First, overlapping units lead to an increase of the importance of inequality within subgroups on total inequality.

Second, they introduce some non trivial problems into the measurement of the inequality between subgroups.

Third, they pose relevant questions on the interpretation of inequality between subgroups.

Given a poor subgroup A and a non-poor subgroup B, we need to interpret the contribution to the inequality between subgroups given by a unit belonging to A, which is richer than a unit belonging to B. Or, analogously, we need to interpret the contribution to the inequality between subgroups given by a unit belonging to B, which is poorer than a unit belonging to A.

A related point to be addressed is whether overlapping units belonging to A are to be classified as “poor” and whether overlapping units belonging to B are to be considered as “non-poor”.

It follows that overlapping component requires a more detailed framework for both the measurement and the interpretation of inequality. In particular, in order to properly evaluate and explain total inequality, overlapping units have to be analyzed separately from non overlapping units.

Furthermore, the aim of inequality decompositions is generally related to the identification of the relevant factors determining the inequality structure. Given a possible inequality factor (such as gender, working condition, education level, area of residence, etc.) and having decomposed the inequality in terms of such factor, high levels of overlapping indicate that the factor only slightly contributes to total inequality, while low levels of overlapping suggest a stronger contribution. Therefore, overlapping analysis provides a powerful insight on inequality structure and also allows to assess the importance of the various factors on total inequality.

The case of overlapping subgroups has been deeply analyzed, using the term “transvariation”, by Gini [13, 14] and Dagum [4]. Their studies link transvariation to inequality measurement achieved by means of the Gini index [6, 10, 12, 17]. The effects of overlapping component on inequality decomposition have been the focus of the interest for many other researchers (see [12, 13, 17]). The different ways to analyze and interpret these effects represent the main motivation of the various approaches to the Gini index decomposition.

The aim of the paper is to evaluate and compare alternative proposals for the measurement of overlapping component in the Gini index decomposition. Furthermore, we want to analyse the properties of these proposals with respect to different degrees of overlapping.
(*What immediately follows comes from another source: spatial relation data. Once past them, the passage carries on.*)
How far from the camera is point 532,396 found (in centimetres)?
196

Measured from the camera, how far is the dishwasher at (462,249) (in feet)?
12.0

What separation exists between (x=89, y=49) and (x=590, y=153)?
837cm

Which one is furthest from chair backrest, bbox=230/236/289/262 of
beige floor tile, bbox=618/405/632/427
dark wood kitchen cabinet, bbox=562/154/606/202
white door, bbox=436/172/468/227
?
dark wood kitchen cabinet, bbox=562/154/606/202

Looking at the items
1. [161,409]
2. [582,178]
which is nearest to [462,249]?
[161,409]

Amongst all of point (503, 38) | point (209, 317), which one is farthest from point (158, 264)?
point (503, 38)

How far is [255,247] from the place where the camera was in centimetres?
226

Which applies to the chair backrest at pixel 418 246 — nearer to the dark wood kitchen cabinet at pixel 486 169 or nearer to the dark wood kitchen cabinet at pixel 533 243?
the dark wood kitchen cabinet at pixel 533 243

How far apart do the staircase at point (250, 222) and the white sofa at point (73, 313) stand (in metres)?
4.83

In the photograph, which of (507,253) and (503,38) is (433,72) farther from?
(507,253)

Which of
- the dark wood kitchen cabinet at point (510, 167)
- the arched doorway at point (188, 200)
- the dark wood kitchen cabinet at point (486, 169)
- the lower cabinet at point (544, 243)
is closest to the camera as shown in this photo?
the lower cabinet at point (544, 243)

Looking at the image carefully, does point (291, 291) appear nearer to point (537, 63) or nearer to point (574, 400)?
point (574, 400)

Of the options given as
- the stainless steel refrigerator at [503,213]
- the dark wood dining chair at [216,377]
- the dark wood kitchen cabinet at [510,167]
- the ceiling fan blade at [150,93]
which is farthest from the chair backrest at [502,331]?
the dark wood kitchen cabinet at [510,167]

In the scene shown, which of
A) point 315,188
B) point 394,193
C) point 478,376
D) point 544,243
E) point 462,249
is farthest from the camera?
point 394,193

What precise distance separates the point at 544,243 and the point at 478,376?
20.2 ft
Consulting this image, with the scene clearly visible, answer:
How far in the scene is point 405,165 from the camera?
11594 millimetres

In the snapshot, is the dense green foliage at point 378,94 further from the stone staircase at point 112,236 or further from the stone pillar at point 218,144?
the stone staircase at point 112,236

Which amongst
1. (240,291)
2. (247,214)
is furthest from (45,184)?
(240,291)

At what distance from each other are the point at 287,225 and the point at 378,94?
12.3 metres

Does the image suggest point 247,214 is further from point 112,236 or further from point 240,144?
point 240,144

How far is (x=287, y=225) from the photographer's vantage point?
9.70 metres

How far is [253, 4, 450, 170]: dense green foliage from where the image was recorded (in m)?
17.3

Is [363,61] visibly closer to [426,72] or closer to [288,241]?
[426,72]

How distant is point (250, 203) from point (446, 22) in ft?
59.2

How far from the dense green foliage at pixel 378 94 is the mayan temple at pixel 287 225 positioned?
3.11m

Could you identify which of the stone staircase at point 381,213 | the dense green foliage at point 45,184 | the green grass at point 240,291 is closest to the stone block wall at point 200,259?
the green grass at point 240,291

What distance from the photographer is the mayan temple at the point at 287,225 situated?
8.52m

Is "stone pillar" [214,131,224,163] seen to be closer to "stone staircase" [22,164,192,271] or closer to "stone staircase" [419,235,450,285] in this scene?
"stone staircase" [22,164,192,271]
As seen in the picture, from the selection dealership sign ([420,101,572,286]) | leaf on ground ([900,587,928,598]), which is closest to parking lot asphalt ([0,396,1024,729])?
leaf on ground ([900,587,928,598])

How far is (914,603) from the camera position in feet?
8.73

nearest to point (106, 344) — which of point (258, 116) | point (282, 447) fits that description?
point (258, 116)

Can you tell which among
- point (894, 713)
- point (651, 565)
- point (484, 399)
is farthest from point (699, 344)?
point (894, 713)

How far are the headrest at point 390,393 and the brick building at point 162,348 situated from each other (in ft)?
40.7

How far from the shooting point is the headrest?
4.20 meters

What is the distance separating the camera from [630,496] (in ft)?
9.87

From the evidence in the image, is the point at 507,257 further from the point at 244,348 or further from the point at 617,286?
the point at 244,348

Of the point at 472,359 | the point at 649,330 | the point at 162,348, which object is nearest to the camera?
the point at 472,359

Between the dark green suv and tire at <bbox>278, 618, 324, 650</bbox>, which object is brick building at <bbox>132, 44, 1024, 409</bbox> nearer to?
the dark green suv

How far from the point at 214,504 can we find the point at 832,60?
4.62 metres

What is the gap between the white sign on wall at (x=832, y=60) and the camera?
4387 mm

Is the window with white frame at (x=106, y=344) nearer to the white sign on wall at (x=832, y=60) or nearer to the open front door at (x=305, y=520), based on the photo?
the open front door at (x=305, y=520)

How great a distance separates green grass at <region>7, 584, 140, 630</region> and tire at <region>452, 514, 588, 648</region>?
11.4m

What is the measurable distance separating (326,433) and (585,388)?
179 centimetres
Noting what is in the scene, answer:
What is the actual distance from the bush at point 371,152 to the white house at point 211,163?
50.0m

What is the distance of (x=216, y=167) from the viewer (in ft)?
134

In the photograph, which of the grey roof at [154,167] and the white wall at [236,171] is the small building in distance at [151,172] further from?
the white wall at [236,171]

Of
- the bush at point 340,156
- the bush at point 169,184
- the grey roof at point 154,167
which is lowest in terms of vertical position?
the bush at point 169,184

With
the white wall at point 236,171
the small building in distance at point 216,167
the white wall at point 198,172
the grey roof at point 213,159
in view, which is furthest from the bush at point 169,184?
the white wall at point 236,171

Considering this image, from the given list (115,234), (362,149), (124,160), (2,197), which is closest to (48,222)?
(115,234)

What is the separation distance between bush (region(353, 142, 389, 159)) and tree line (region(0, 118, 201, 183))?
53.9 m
To this purpose we develop a Monte Carlo study which allows to observe and compare the various Gini index decompositions as well as to illustrate the effects related to increasing levels of overlapping.

The paper is organized as follows. Section 2 addresses the measurement of overlapping. Section 3 illustrates three different methodologies for the decomposition of the Gini index. Section 4 develops the simulation study and Sect. 5 concludes.

2 The measurement of overlapping

The general case of a population of n units disaggregated into k subgroups of size \(n_{j}\), with \(\sum \nolimits _{j=1}^k {n_j =n} \), refers to subgroups characterized by some degree of overlapping. Let be \(y_{ji}\) the value of character y in the i-th unit of the j-th subgroup and, accordingly, \(y_{hr}\) the value of y in the r-th unit of the h-th subgroup.

Overlapping occurs when at least one of the differences \((y_{ji} -y_{hr} )\), for \(i=1\),..., \(n_{j}\) and \(r=1\),..., \(n_{h}\), shows opposite sign to the difference \((\lambda _j -\lambda _h )\), where \({\lambda _j}\) and \({\lambda _h}\) are mean values (usually the arithmetic mean or the median) respectively for subgroups j and h.

In order to evaluate the relevance of overlapping, Gini introduced two indexes: the probability of transvariation and the intensity of transvariation [14].

Probability of transvariation refers to overlapping which occurs when \(y_{ji}~<~y_{hr}\) and the median of the j-th subgroup, \({ }_{me}\bar{y}_j \), is greater or equal to the median of the h-th subgroup,\({ }_{me}\bar{y}_h \).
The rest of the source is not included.